When each individual action is proven to be reliable, predictable, and resilient, the entire automated service you build on top of it inherits those qualities. This is how you move from fragile scripts to enterprise-grade Services-as-Software.
Ready to start building powerful, reliable business processes? Explore action.do and define your first atomic action today.
What is an 'atomic action' in the context of .do?
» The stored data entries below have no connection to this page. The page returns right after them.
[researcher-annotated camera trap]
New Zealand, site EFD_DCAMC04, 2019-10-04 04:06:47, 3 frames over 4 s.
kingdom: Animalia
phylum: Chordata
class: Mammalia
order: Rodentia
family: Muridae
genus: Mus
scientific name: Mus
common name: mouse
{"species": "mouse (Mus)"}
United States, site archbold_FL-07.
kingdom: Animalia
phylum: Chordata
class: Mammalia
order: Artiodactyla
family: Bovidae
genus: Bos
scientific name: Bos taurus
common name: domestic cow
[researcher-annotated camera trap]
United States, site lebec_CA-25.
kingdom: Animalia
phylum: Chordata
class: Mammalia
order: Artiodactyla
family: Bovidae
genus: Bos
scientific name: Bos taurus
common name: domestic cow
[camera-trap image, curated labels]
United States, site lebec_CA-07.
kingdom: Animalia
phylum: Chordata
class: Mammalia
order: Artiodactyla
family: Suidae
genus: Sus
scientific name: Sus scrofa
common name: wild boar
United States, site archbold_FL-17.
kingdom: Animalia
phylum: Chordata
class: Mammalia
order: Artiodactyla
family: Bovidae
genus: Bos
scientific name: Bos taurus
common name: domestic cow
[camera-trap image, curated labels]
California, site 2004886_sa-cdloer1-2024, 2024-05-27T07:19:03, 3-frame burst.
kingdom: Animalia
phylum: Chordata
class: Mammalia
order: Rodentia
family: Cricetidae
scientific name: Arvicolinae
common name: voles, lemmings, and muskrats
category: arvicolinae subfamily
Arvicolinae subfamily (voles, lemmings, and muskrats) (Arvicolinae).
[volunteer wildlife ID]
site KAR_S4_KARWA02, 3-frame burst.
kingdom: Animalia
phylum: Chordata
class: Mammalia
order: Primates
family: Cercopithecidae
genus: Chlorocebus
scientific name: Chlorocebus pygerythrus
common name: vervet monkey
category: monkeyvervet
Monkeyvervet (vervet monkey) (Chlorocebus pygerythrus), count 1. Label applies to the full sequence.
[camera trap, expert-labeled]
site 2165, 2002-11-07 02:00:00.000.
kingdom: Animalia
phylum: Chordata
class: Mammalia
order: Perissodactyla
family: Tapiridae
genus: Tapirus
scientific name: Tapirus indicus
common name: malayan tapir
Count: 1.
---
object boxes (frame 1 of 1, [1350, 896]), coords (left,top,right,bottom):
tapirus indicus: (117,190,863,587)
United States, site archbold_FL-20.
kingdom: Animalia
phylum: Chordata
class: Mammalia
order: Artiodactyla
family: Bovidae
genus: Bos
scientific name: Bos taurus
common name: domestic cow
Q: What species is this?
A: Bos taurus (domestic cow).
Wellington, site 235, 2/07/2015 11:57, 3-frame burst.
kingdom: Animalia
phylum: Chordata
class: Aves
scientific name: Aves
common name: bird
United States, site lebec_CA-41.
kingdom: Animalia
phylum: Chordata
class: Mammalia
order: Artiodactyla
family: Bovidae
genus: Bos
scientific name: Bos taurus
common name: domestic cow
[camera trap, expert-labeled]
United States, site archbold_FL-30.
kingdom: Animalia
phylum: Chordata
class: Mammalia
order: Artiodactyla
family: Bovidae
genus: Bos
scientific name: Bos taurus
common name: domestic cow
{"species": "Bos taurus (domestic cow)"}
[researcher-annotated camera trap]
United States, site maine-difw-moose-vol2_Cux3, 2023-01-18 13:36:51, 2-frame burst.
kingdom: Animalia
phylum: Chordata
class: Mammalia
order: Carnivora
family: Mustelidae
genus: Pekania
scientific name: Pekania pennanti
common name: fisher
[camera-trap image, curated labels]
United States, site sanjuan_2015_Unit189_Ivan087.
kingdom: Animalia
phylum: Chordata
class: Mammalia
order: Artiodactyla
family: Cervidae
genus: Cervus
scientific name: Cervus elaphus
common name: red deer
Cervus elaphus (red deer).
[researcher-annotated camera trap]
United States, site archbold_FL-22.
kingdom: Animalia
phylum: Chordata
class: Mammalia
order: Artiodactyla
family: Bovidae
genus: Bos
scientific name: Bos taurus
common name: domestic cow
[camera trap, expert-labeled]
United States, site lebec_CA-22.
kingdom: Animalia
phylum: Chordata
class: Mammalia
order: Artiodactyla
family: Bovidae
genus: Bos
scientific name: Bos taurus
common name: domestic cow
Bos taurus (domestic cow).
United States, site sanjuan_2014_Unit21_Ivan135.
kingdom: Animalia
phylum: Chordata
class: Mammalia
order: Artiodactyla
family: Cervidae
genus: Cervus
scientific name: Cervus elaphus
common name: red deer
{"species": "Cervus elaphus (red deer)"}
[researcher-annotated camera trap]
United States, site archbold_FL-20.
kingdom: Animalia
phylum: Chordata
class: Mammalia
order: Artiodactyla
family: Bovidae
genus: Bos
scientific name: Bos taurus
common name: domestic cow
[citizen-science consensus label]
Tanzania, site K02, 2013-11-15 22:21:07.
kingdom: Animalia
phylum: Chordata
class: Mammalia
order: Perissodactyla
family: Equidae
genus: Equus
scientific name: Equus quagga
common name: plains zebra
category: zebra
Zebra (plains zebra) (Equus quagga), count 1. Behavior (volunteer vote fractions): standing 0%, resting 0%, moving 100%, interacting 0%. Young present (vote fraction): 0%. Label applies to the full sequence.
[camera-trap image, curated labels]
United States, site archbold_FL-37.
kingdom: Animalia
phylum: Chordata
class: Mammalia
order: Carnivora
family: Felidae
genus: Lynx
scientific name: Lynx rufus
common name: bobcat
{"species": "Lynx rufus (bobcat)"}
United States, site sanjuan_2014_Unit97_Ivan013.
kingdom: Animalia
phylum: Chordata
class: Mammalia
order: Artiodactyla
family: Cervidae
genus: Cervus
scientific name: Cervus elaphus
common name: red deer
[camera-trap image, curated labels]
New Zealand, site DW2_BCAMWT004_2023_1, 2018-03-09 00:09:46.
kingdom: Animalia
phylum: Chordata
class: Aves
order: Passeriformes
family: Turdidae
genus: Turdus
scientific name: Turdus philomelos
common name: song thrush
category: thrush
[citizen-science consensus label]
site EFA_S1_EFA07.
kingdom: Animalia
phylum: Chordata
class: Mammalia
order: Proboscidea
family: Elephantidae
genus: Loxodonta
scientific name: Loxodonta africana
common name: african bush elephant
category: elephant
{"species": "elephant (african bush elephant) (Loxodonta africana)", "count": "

An atomic action is the smallest, indivisible unit of work in a business process. Think of it as a single, self-contained task like 'send an invoice,' 'update a CRM record,' or 'verify user identity.' These actions are the fundamental building blocks for creating services on the .do platform.
How is an action.do different from a full workflow?
An action.do represents a single step, while a workflow orchestrates multiple actions in a sequence or based on specific logic. You compose workflows by connecting various action.do agents together to model a complete business process and deliver a Service-as-Software.
Can actions accept inputs and produce outputs?
Yes. Every action is designed like a function. It accepts a structured set of inputs (e.g., customer details, order ID) and returns a structured output (e.g., a confirmation status, a user ID). This makes them predictable, reliable, and easy to integrate into larger systems.
What kind of tasks are suitable for an action.do?
Any discrete business task is a perfect candidate. Examples include sending notifications (email, SMS), performing a calculation, querying a database, calling an external API, or updating a record in a system of record. If you can define it as a single, repeatable function, you can build it as an action.do.